The posts didn’t go over well with Meridian managers who told nurses that the posts violated the hospital’s social media policy. Overly broad and unreasonable restrictions on speech such as these policies could have had a chilling effect, stopping nurses from speaking up when they believed patient care is compromised, or when staffing levels are unsafe.
The hospital’s reaction wasn’t unique, but because the nurses’ were unionized, it didn’t end there. HPAE nurses found that the hospital’s social media policy was filled with language violating nurses’ rights and they filed a complaint with the National Labor Relations Board (NLRB), the federal agency that oversees workplace rights.
In a series of recent decisions, the NLRB has found company social media policies unlawful because they interfere with employees’ right to act collectively, which are protected acts under the National Labor Relations Act.
It’s important for workers to know the limits of their rights, and the extent to which their employers will search their personal social media accounts. Many employers continue to attempt limiting social media in an effort to censor postings they just don’t like. And that should be unacceptable to all of us.
As part of their contract settlement, Meridian Health agreed to bargain with HPAE over the social media policy so that it no longer violates employee rights. Without their union, both the voice of nurses and of patients would have been unprotected.

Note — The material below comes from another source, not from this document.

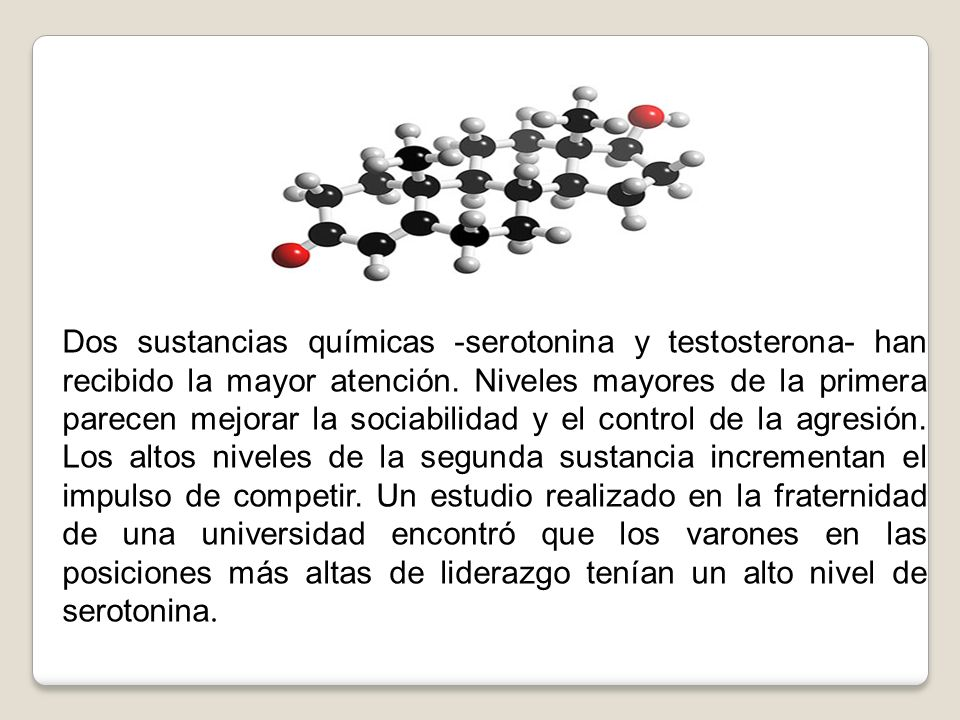 Dos sustancias químicas -serotonina y testosterona- han recibido la mayor atención.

Nurses and healthcare workers know it is essential to protect the privacy rights of their patients in their communications, and to refrain from harmful or discriminatory speech. They don’t want to harm their employers – but they do want solutions to unsafe staffing levels, or unsafe working conditions.
Instead of banning speech, I suggest hospitals listen to their nurses and health professionals, and seek solutions to the problems they raise.